Task objective. In the article about the Central Park false police report, reproduce the part that opens with the words containing "A white woman" and closes with "attorney announced Monday.", changing "Monday" to "Tuesday".

A white woman who called the police and falsely accused a Black man of threatening her life after he asked her to put her dog on a leash will face misdemeanor charges, the Manhattan district attorney announced Monday.
Amy Cooper, the woman in the Central Park encounter, which was recorded on video and touched off intense discussions about the history of false reports to the police made by white people and directed at Black people, will be charged with filing a false report, a misdemeanor punishable by up to a year in jail.
“Today our office initiated a prosecution of Amy Cooper for falsely reporting an incident in the third degree,” said Cyrus R. Vance, the Manhattan district attorney. “We are strongly committed to holding perpetrators of this conduct accountable.”
Ms. Cooper was issued a desk appearance ticket and will be arraigned on Oct. 14. If convicted, she could be given a conditional discharge or sentenced to community service or counseling rather than jail time.
On Memorial Day, Ms. Cooper who had been walking with her dog, encountered Christian Cooper, an avid bird watcher, in a semi-wild part of Central Park known as the Ramble, where dogs must be leashed.

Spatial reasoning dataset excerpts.
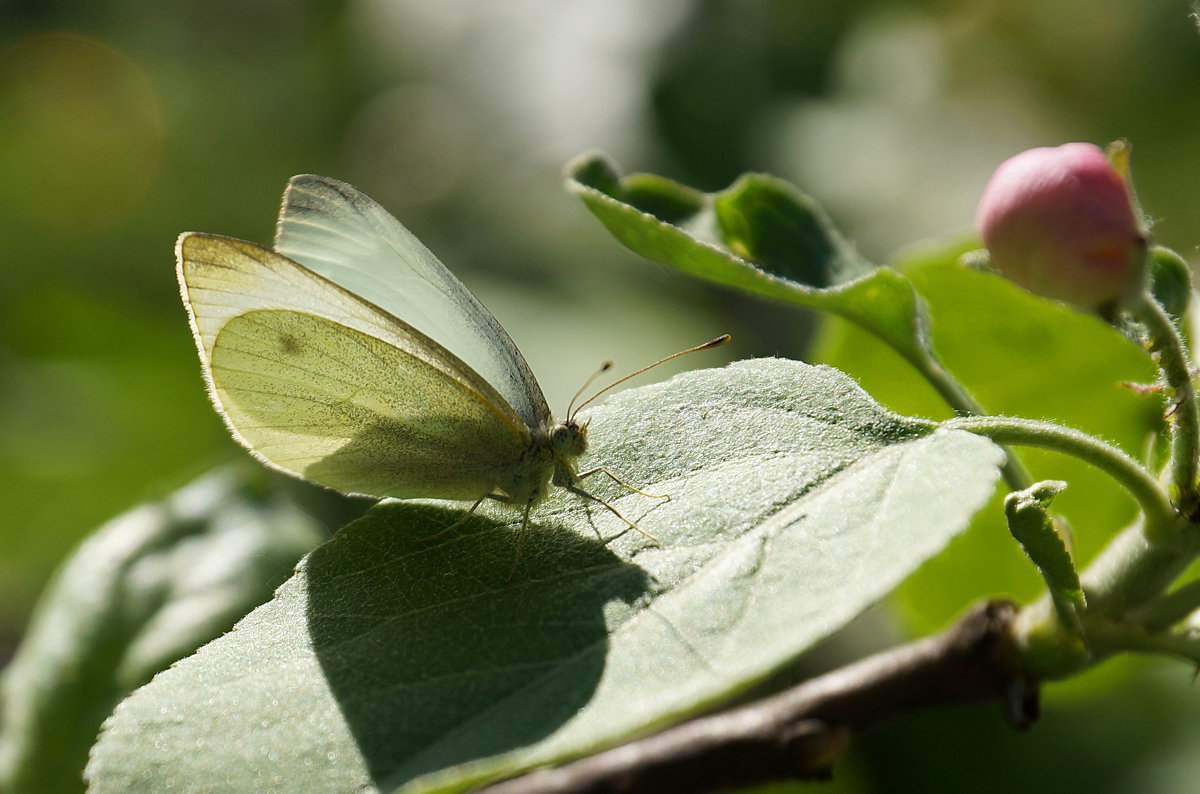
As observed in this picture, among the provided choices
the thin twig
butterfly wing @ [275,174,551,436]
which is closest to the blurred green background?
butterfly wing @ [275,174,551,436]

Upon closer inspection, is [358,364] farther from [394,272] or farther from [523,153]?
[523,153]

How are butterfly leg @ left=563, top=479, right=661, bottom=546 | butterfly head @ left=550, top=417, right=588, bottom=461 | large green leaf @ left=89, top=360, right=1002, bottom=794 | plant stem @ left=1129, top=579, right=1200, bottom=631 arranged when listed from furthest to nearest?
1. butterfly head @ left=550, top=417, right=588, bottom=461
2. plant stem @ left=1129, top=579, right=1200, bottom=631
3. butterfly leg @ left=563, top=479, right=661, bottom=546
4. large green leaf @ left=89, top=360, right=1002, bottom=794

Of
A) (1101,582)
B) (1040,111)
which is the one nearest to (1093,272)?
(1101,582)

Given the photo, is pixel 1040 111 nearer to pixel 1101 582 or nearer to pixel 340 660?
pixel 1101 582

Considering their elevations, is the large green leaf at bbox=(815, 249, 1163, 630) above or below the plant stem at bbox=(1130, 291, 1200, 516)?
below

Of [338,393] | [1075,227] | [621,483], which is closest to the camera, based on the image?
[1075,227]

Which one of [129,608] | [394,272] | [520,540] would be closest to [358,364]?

Solution to the problem.
A white woman who called the police and falsely accused a Black man of threatening her life after he asked her to put her dog on a leash will face misdemeanor charges, the Manhattan district attorney announced Tuesday.